Continuing some thoughts started in my "I just can't stand it!" thread, I wrote this concept document up in October 2003 as an attempt to address my problem with experience grind, in theory. It's not a new method, per-se, but it does spend a little time going into the problems and benefits of moving away from using experience points as the core engine of an online roleplaying game.

I'm always interested in thoughts, so feel free to fire 'em back at me.
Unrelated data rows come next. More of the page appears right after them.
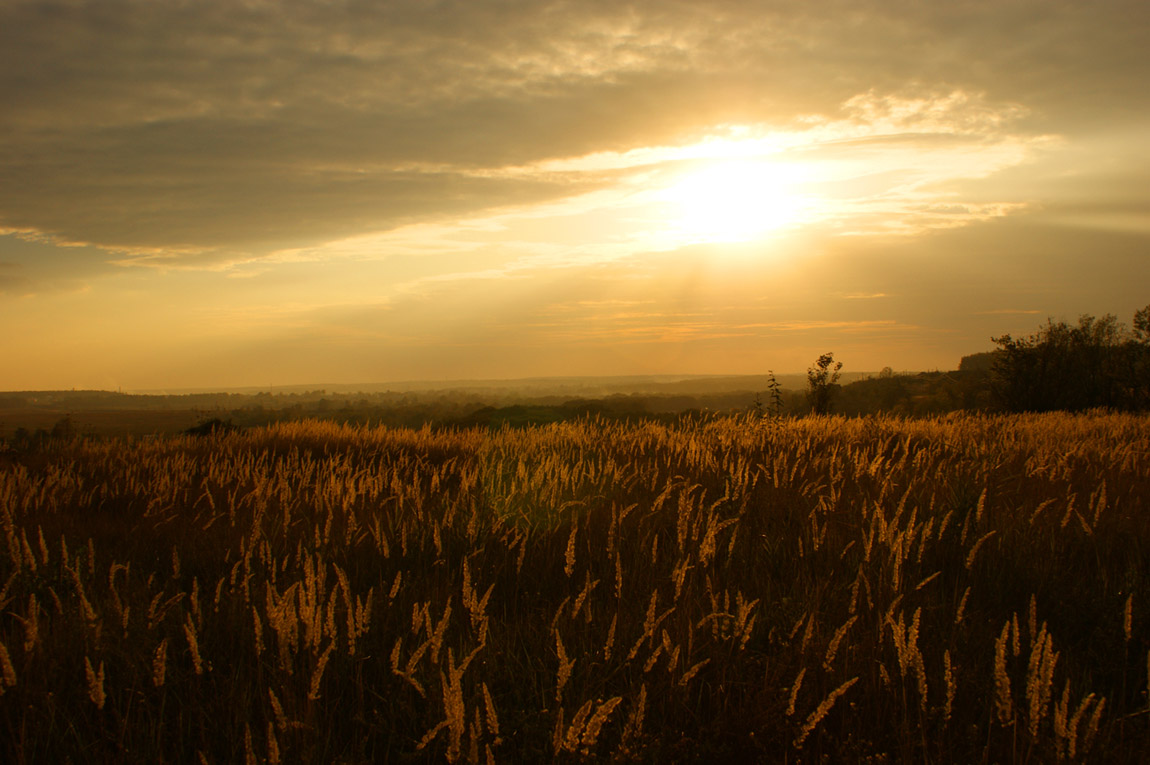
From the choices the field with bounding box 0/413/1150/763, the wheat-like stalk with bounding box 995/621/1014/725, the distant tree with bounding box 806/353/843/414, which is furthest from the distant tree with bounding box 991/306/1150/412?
the wheat-like stalk with bounding box 995/621/1014/725

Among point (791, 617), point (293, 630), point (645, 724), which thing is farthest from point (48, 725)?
point (791, 617)

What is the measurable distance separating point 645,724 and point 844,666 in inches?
29.3

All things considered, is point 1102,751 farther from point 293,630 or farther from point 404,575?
point 404,575

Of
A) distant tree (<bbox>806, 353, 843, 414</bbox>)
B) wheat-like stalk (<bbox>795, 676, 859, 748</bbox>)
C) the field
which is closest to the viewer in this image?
wheat-like stalk (<bbox>795, 676, 859, 748</bbox>)

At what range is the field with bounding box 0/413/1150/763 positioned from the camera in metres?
1.99

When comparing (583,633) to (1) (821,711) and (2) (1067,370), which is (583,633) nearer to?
(1) (821,711)

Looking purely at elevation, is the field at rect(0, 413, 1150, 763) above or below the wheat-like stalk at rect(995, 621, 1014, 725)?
below

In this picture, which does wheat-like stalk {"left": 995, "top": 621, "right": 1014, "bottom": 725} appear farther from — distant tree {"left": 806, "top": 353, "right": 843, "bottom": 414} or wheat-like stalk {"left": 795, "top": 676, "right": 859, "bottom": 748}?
distant tree {"left": 806, "top": 353, "right": 843, "bottom": 414}

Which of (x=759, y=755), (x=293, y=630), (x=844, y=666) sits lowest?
(x=759, y=755)

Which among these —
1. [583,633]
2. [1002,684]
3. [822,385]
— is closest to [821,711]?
[1002,684]

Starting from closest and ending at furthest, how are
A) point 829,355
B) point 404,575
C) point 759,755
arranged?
point 759,755 < point 404,575 < point 829,355

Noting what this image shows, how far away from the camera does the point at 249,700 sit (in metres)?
2.20

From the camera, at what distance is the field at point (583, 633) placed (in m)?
1.99

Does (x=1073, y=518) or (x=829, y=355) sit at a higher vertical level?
(x=829, y=355)
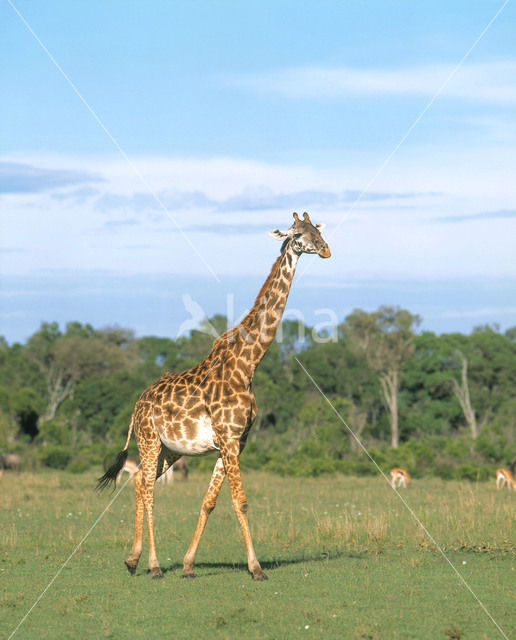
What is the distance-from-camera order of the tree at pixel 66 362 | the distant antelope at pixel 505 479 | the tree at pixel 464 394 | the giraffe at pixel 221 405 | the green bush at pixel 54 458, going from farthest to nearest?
the tree at pixel 66 362
the tree at pixel 464 394
the green bush at pixel 54 458
the distant antelope at pixel 505 479
the giraffe at pixel 221 405

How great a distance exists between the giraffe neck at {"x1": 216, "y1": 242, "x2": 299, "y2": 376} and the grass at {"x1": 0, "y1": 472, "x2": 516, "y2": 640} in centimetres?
247

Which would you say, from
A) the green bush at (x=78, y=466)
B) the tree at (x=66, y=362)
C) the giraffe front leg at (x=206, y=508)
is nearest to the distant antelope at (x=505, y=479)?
the green bush at (x=78, y=466)

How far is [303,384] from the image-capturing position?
4834 cm

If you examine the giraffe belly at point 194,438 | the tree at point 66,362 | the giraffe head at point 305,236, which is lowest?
the giraffe belly at point 194,438

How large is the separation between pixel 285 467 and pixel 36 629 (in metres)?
21.9

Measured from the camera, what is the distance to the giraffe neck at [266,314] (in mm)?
10172

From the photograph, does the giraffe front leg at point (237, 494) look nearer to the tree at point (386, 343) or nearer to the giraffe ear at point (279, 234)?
the giraffe ear at point (279, 234)

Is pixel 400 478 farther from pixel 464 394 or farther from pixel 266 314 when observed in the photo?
pixel 464 394

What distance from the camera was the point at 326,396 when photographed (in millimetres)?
45594

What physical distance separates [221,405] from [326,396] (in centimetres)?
3598

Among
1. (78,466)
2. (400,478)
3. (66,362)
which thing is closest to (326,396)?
(66,362)

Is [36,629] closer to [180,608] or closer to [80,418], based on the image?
[180,608]

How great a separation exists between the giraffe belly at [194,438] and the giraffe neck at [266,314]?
778 millimetres

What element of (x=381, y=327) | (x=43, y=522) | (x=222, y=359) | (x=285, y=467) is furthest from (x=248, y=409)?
(x=381, y=327)
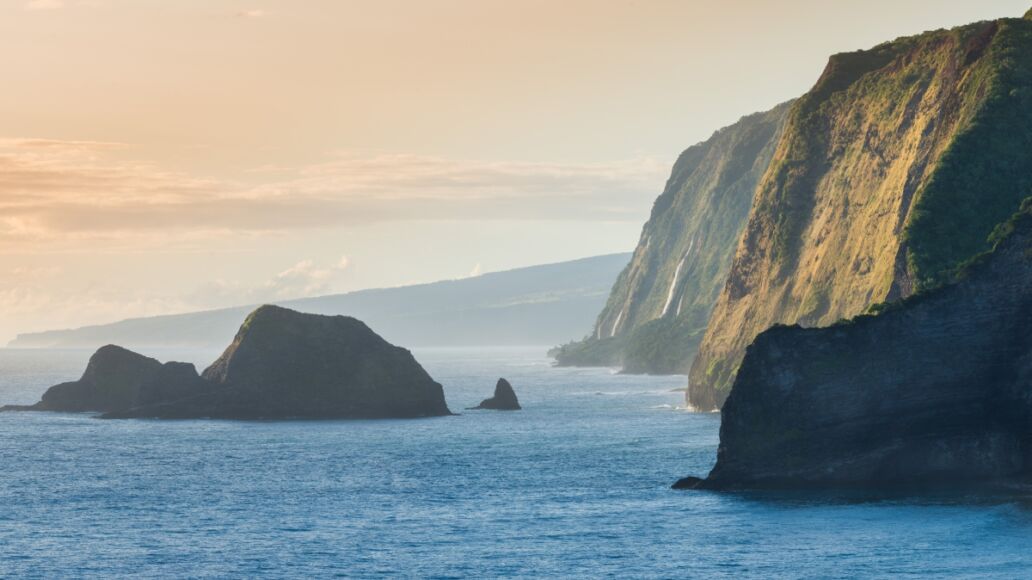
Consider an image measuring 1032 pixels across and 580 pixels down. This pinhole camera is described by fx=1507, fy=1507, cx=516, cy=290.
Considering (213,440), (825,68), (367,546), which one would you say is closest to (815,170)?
(825,68)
If you hadn't realised already, this is pretty long so prepare to dig in...

Preamble

When talking about experience points (XP) we are clearly presupposing some use of a system to govern the game and/or game world. I'm not going to get into the relative benefits of systemed or systemless games here - that's food enough for a different topic and time - so accept that I'm reviewing this from a systemed games angle.

In the Beginning...

Roleplaying, at its roots, comes from many sources but none so influential as its root in wargaming. Wargaming held a variety of rules to govern the conflict of opposing forces based on some sensible logic. Roleplaying, in its infancy, was an extension of wargaming but for very small forces in fantastical environments.

Think back to the original release of Dungeons & Dragons - do you remember the boxes of minatures that you bought in order to represent the relative locations of the adventuring party and their assailants? Remember the various different dice and extensive rules of engagement, injury and recovery (well, okay, not that extensive, but certainly seemed a lot when I was eight years old)? All this came from wargaming - small-scale tactical combat.

While people were playing around with these ideas, play groups came to the idea that perhaps these minatures actually represented "people" with feelings and thoughts of their own. Revolutionary, perhaps, but that's where the bridge is made between wargames and roleplaying - when we ascribe and represent thoughts and feelings to the individual minatures (what I'll call "characters" from now on) rather than viewing them as a sheet of numbers describing their capabilities.

Still, that sheet of numbers held sway over our thoughts about our characters for many years. It was the "truth" about our character and anything else was mere fluff - you could blag your way past that guard at the gate till you're blue in the face, but if you failed your charisma roll then it would avail you nothing.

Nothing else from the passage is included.